Cyber attacks have become an established threat to global security. Every week seemingly brings a new high-profile breach and threat actors are employing increasingly innovative ways of launching attacks. Last year alone there was a 300% rise in infections involving the use of ransomware (1), malware that blocks or denies the victim access to their own systems or data until a ransom is paid.
Over the past four years, the development of new ransomware variants and capabilities has dramatically increased and recent analysis (2) indicates that criminals may have received over $1 billion in ransomware payments in 2016.
With ransomware attacks becoming more sophisticated, the targets of attacks has expanded from members of the public, traditionally perceived as much easier to compromise than businesses, to industry and government, the consequences of which are more widely felt.
Coupled with these more advanced ransomware attacks, businesses are also facing an increasing risk of data and financial theft as attackers make use of the access obtained by delivering the ransomware to carry out additional criminal activities on internal networks.
Indeed, the most damaging aspect of ransomware attacks is arguably not the immediate financial loss incurred, despite the fact MWR are now seeing million pound ransoms on a regular basis. What is more damaging is the operational business continuity impact that ransomware attacks cause as these attacks move beyond single endpoint and network shares attacks to enterprise wide infrastructure ransom. If an organization is not able to access key data, its core critical systems or communications platforms, operations can grind to a halt until the ransom is paid or extensive restoration and system rebuilds are carried out.
So what can be done to stop attack methods such as ransomware that threaten the very operations of a business?
In any crisis situation, speed is of the essence and identifying an attack’s source rapidly is key to preventing further damage and ensuring that the process does not repeat when backups are restored. In MWR’s experience, the most effective way to identify the source of an attack quickly is to identify the file owner’s domain user account from which the malware is being deployed, and look for the computers on the network that are using that account.
However, while determining the origin of an infection may help stop the encryption that is already underway, this requires a rapid response and during every second that “patient zero” is being tracked down, business critical data are being infected or encrypted for ransom. Prevention and detection tactics both act to slow the attacker, but whether the attacker will ultimately be stopped depends on the skill and persistence of the attacking and defending teams.
It is therefore essential for any organization choosing a cyber incident response service to select one that is trusted, capable and has the experience necessary to respond effectively and quickly to sophisticated cyber security attacks. The UK Government’s Certified Incident Response (CIR) (3) and Cyber Security Incident Response (CSIR) accreditation schemes provides a list of consultancies with such capabilities.
MWR achieved Cyber Incident Response (CIR) and Cyber Security Incident Response (CSIR) accreditation in 2013 specifically because of its understanding of the threat posed by highly skilled threat actors and its experience of full incident response lifecycles.
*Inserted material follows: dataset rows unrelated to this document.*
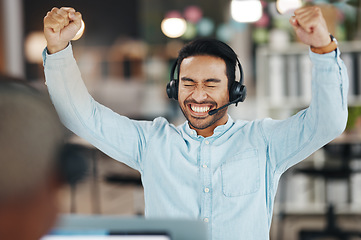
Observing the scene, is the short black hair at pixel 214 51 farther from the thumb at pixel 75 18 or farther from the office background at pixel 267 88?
the office background at pixel 267 88

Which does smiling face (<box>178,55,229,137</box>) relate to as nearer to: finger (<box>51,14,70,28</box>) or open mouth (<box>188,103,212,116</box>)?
open mouth (<box>188,103,212,116</box>)

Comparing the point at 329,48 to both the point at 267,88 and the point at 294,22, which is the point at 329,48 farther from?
the point at 267,88

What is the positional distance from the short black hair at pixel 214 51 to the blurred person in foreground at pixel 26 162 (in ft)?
1.69

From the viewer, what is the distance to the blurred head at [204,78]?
755mm

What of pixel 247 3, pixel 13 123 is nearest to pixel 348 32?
pixel 247 3

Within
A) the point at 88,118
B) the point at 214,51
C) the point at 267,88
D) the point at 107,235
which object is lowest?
the point at 107,235

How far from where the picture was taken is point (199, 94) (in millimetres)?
764

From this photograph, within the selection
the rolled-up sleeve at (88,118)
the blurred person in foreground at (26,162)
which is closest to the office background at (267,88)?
the rolled-up sleeve at (88,118)

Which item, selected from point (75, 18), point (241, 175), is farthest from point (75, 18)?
point (241, 175)

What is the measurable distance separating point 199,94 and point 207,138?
82mm

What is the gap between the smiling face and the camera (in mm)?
757

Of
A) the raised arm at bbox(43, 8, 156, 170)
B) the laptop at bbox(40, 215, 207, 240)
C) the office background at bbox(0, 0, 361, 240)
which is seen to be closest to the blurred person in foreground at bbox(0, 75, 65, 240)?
the laptop at bbox(40, 215, 207, 240)

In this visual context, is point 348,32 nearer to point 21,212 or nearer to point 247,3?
point 247,3

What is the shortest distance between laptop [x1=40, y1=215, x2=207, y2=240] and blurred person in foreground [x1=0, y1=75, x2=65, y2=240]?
0.40 ft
Its 24/7/365 Incident Response Hotline and rapid remote response technology ensures that appropriate action at the time of an emergency is taken to minimize business impact.
MWR’s Incident Response team’s remote response capability enables it to gather the necessary artefacts to support an investigation and intervene with containment measures implemented in the field, regardless of where a client’s endpoints are geographically located. Compromise assessments help to understand thoroughly the effectiveness of existing security controls and whether attackers are currently on their network, while incident readiness programs assist to identify gaps in a client’s incident readiness and provide training to help improve resilience and the ability to respond to attacks.
When a business is under attack, it is critical to have the expert support needed to rapidly recover and minimize impact. Knowing that experienced investigators and responders are available when an incident occurs should be part of any organization’s incident response plan. MWR’s core solutions ensure that a business is fully equipped to respond to an incident with the agility and efficiency attackers bring to bear.